2. Que faut-il traduire en publicité ?

Dans cette analyse, nous nous intéressons moins à comment on traduit (approche descriptive) qu’à quoi traduire (approche prescriptive) dans le discours publicitaire. Il est clair que, en publicité, il faut traduire ce qui est pertinent. Nous adhérons en ce sens au point de vue de Henry Schogt et Claude Tatilon, lorsqu’ils affirment que « [e]n traduction, lorsqu’une structure s’avère pertinente, parce qu’elle assume une certaine fonction tenue pour importante, cette structure est à “traduire” impérativement : non pas pour sa forme mais pour sa fonction ! » (1993, p. 77). Tout comme pour la traduction de textes utilitaires, « l’enjeu est de transmettre, le plus fidèlement possible l’information pertinente du texte de départ sans altérer l’orientation pragmatique de celui-ci » (Tatilon, 2003, p. 112), point de vue qui n’est pas étranger à la pensée fonctionnaliste. Fidélité, préciserions-nous, non pas à la forme, cela va de soi, mais à la typologie discursive dans laquelle la publicité s’inscrit et, fondamentalement, aux arguments de vente, éléments pertinents et nécessaires de tout message commercial.
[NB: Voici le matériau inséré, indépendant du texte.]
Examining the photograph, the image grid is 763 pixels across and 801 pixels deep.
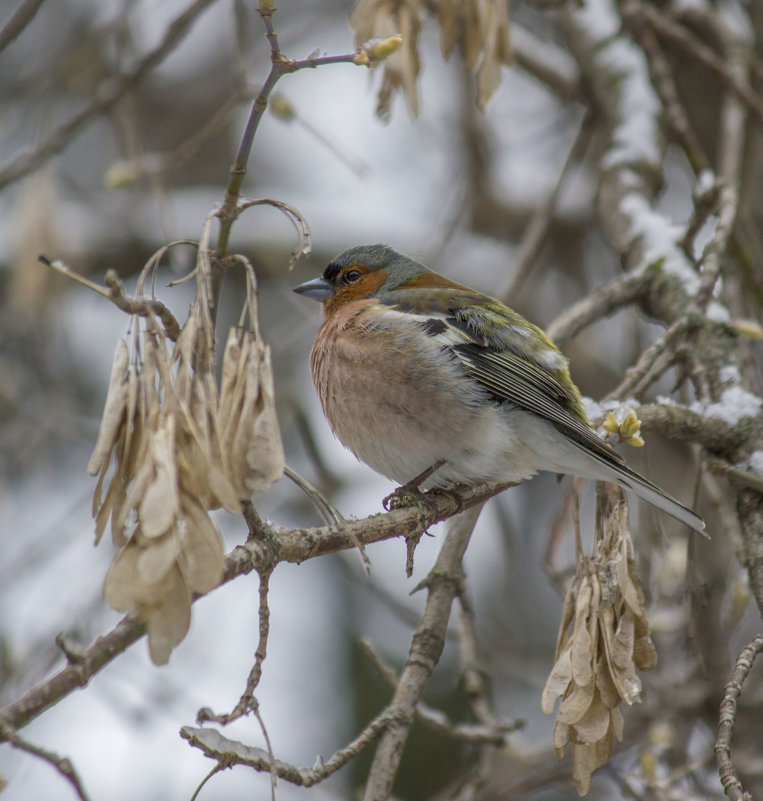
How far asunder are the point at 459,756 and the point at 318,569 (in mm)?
1571

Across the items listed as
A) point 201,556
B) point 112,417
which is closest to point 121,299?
point 112,417

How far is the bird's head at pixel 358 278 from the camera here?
12.9ft

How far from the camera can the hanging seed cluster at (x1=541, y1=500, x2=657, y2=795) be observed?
197cm

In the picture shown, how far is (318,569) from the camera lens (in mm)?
6395

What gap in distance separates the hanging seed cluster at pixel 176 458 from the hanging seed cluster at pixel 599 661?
2.91 ft

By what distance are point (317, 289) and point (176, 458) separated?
2.50m

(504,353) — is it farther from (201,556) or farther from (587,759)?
(201,556)

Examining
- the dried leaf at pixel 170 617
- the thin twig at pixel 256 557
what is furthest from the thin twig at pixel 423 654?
the dried leaf at pixel 170 617

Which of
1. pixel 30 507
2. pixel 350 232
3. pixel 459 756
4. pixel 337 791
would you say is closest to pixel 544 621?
pixel 459 756

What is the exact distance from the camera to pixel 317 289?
3930 millimetres

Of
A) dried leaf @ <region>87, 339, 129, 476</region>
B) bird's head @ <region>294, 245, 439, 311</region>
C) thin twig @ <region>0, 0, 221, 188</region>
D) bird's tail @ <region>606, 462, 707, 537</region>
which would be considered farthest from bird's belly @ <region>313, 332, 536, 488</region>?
dried leaf @ <region>87, 339, 129, 476</region>

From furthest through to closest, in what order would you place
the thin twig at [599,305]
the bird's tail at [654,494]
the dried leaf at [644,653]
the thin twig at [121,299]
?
1. the thin twig at [599,305]
2. the bird's tail at [654,494]
3. the dried leaf at [644,653]
4. the thin twig at [121,299]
On objectera peut-être que la création (production) des messages publicitaires d’une multinationale relève du rédacteur publicitaire, qui est aussi chargé de produire pour le marché international différentes versions (ou canevas) à partir de la trame proposée pour l’original. Cela ne fait aucun doute. Cependant, il est tout aussi vrai que ces diverses versions rédigées en langue originale doivent être traduites par la suite dans la langue du pays cible.

Qu’elle soit limitée au transfert essentiellement linguistique ou élargie à la complexité du message (linguistique, iconique, sonore), la prestation du traducteur publicitaire suppose en amont la capacité d’analyse de l’annonce publicitaire sur le plan rhétorique (qui va bien évidemment au-delà des fioritures du style) et notamment la saisie du sens (encodé) sur le plan argumentatif. Sans quoi les effets perlocutoires[5] visés par le locuteur risquent de s’estomper, voire de s’effacer dans l’annonce d’arrivée, qui perdra ainsi toute sa « fonctionnalité » commerciale.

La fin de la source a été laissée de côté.